La narrativa del lujo en México ha sido redefinida, en gran medida, por la visión de Eduardo Beaven. Bajo el sello de Grupo Rosa Negra, hemos sido testigos de cómo la alta gastronomía puede ser un espectáculo de sentidos, fuego y sofisticación. Pero incluso en el universo de lo extraordinario, existe un deseo por lo esencial, lo puro y lo impecable. Es ahí donde nace Craft, la apuesta de este conglomerado por un estilo de vida mediterráneo, ligero y profundamente chic.
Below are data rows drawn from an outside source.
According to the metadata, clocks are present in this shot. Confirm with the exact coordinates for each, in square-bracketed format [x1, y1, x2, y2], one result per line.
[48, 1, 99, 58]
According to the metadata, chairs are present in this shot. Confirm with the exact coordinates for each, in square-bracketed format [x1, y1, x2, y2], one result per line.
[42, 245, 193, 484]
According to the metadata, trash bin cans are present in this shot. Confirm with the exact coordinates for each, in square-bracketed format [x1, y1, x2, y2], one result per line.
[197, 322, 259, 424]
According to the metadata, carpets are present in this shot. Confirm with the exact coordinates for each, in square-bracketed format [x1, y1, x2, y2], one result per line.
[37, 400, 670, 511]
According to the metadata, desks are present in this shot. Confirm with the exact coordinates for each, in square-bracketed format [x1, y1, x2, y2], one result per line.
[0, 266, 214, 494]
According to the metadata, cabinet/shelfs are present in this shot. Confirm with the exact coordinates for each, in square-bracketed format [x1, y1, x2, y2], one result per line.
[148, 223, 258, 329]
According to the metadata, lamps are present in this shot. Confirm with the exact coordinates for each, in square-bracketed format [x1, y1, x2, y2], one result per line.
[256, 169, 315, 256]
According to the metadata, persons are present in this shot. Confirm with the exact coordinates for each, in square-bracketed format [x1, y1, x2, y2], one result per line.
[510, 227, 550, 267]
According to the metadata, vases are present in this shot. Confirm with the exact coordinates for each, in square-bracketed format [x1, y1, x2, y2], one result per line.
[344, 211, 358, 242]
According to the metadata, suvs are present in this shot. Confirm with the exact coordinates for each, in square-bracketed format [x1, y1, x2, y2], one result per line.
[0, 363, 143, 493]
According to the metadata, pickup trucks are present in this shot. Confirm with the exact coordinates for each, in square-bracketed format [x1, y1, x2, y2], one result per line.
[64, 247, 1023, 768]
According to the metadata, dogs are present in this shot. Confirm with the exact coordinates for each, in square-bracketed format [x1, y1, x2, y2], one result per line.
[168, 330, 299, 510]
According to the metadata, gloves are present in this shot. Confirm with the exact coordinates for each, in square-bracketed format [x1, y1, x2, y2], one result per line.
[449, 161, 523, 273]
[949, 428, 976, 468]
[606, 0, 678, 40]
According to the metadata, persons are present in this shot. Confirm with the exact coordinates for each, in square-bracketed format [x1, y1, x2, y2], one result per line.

Hace unos días nos sumergimos en esta nueva faceta del grupo y confirmamos que la innovación no siempre es estruendosa; a veces, se manifiesta en la perfección de una burrata o en la frescura de un vegetal recién cortado.
How We Create
En Craft, la creatividad se manifiesta a través de la curaduría del ingrediente. No es solo un deli; es un espacio donde la técnica artesanal se encuentra con la frescura mediterránea. Observamos con fascinación cómo se construyen sus paninis, donde el pan —de corteza crujiente y miga aireada— sirve como base para una arquitectura de sabores equilibrados. Es el resultado de la capacidad camaleónica de Grupo Rosa Negra para pasar del maximalismo de sus grandes restaurantes a la precisión minimalista de una cocina saludable y honesta.
How We Feel
Hay una ligereza intrínseca en la experiencia Craft que se traduce en un bienestar inmediato. Al degustar su burrata, con ese corazón cremoso que se deshace al contacto, sentimos esa conexión emocional que solo el producto de origen puede evocar. El diseño del espacio, sofisticado pero acogedor, nos hace sentir en un oasis urbano. Es un lujo que no pesa, que te permite continuar el día con energía renovada y el paladar satisfecho por la autenticidad.